--- Text section ---

Marcuse didn’t, Feldman asserts and dugs up two quotes (from 1967 and 1969) to prove it. The first one, for example, was a lecture Marcuse delivered at the Free University of Berlin, explaining in public that he never trashed the working class.

The question is if Marcuse’s comradely love for the working class was so evident, so clear for all to see, why would people – even in his own time, for Christ’s sake! – doubt it? Because on one thing Feldman is right: many people before Taibbi believed Marcuse trashed the working class.

So, why did these people entertain such idea? Ask them. My guess is that they may have read what Feldman forgot to read: thesis 32 in Marcuse’s 1947 “33 Theses” (which, incidentally, also addresses his “Did Marcuse Love Lenin and Dictatorships?”). Let me quote Marcuse in full (the emphasis is mine):

“While the unions in their traditional structure and organization represent a force hostile to revolution, the political workers’ party remains the necessary subject of revolution. In the original Marxist conception the party does not play a decisive role. Marx assumed that the proletariat is driven to revolutionary action on its own, based on the knowledge of its own interests, as soon as revolutionary conditions are present. In the mean time monopoly capitalism has found the ways and means of economically, politically and culturally leveling the majority of the proletariat. The negation of this leveling before the revolution is impossible. The development has confirmed the correctness of the Leninist conception of the vanguard party as the subject of the revolution. It is true that the communist parties of today are not this subject, but it is just as true that only they can become it. Only in the theories of the communist parties is the memory of the revolutionary tradition alive, which can become the memory of the revolutionary goal once again; only its situation is so far outside the capitalist society that it can become a revolutionary situation again”.

---

## [What the exercise asks]
Does the passage above on Marcuse and the working class support each statement: (a) the lecture Feldman cites was delivered at the Free University of Berlin; (b) the thesis quoted in full is thesis 33; (c) in the quoted thesis, the unions are called a force hostile to revolution? For each, answer yes or no and quote the deciding words of the passage.

--- Material provided ---

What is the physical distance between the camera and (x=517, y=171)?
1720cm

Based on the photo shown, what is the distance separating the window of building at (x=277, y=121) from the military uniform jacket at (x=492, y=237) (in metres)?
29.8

---

## [Answer below]
(a) Yes: "a lecture Marcuse delivered at the Free University of Berlin"
(b) No: "thesis 32"
(c) Yes: "the unions in their traditional structure and organization represent a force hostile to revolution"